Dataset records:

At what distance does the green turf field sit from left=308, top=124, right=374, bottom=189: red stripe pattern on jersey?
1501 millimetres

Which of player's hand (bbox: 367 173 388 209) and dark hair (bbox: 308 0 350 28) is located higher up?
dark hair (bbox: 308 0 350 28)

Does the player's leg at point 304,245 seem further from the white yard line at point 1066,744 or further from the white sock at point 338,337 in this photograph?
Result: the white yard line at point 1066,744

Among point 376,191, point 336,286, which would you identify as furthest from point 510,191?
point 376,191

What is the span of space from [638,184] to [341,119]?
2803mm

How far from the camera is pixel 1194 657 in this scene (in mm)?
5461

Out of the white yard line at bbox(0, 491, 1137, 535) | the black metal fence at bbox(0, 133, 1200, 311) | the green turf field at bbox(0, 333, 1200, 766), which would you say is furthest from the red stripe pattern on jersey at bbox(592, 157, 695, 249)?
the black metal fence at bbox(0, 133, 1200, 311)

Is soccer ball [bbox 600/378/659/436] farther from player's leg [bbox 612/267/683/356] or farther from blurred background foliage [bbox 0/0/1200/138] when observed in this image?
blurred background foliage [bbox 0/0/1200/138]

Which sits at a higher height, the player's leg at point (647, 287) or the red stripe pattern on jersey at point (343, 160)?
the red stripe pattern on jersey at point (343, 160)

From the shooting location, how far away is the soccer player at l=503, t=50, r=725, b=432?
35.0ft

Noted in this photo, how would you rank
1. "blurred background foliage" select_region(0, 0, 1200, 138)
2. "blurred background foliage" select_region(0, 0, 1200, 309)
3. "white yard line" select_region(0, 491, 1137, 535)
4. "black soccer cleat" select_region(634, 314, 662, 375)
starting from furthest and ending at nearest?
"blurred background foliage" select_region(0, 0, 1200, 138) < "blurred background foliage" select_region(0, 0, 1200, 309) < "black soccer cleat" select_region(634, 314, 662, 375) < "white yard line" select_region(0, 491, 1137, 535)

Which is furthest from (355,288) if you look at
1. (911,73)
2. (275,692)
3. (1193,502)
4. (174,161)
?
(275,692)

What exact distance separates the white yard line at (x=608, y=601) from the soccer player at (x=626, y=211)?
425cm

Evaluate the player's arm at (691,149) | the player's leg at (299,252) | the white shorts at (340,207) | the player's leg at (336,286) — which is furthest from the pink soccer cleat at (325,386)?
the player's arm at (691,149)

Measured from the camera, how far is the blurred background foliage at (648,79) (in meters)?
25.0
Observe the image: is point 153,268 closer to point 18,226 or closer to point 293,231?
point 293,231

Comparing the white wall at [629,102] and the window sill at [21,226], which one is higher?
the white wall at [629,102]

• Directions
Can you copy the listing word for word, starting with its first line and going on through the line containing "Result: the white yard line at point 1066,744"?

• Reply
At what distance does the green turf field sit from left=308, top=124, right=374, bottom=189: red stripe pattern on jersey?
1501 millimetres

Which of player's hand (bbox: 367 173 388 209) and dark hair (bbox: 308 0 350 28) is located higher up?
dark hair (bbox: 308 0 350 28)

Does the player's leg at point 304,245 seem further from the white yard line at point 1066,744 or further from the white sock at point 338,337 in this photograph?
Result: the white yard line at point 1066,744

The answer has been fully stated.